As elementary educators look for ways to teach reading remotely, platforms like Google Meet, Zoom, and Microsoft Teams are becoming popular tools for leading both large and small-group instruction.

When the technology is in place to utilize these live video platforms, small-group guided reading can operate much like it does in the traditional, in-person classroom.

But one reoccurring issue that teachers are grappling with is how to manage a live video session with procedures that allow for some students to read to themselves while others are reading out loud as the teacher listens in.

The potential for mass chaos is certainly present unless you have appropriate procedures in place. Here are some simple tricks to make your small-group reading time productive and purposeful.
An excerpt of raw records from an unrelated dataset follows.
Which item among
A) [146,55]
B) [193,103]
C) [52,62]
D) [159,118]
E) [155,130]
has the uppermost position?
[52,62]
Set your screen to gallery view

First, when leading a guided reading group, make sure all your students have their cameras on. Then set your screen so that you can see all of their faces. This will allow you to quickly monitor if students are reading the text that has been assigned.

Use the mute and volume features

When you are ready to confer with just one student and you want to listen to just that student read aloud, put everyone else on mute. This will allow you to zero-in and listen carefully to the one reader.

While you are working one-on-one with a single student, have the rest of the group turn the volume down on their speakers. This will allow them to continue reading their own text without being distracted by the collaboration that is occurring between you and the one student who is reading aloud.

Use prompting cards

When you are finished working with one student and it’s time to move on to another, this transition can occur by holding up an index card with the name of the next student written on it. Remember, you can’t call out the name of the next student because everyone has the volume turned down!

In order for the prompting card to work, students need to be taught to glance up at their screens at the end of each page or at a specific point in the passage.

When a student sees you holding a card with his name on it, he turns up the volume as you unmute his microphone.

Use the chat feature

If you don’t want to use the prompting cards, you could follow the same basic procedure, but instead of students looking to you for a name on a card, they look in the chat area. When you are ready to listen to the next student read, you could simply type into the chat, “Jerome, I’m ready to listen to you read.”

As we share in our professional development for teachers, the best-practice strategies we use in the brick-and-mortar classroom are almost always adaptable to a virtual format. The challenge comes in determining the best way to pull it off.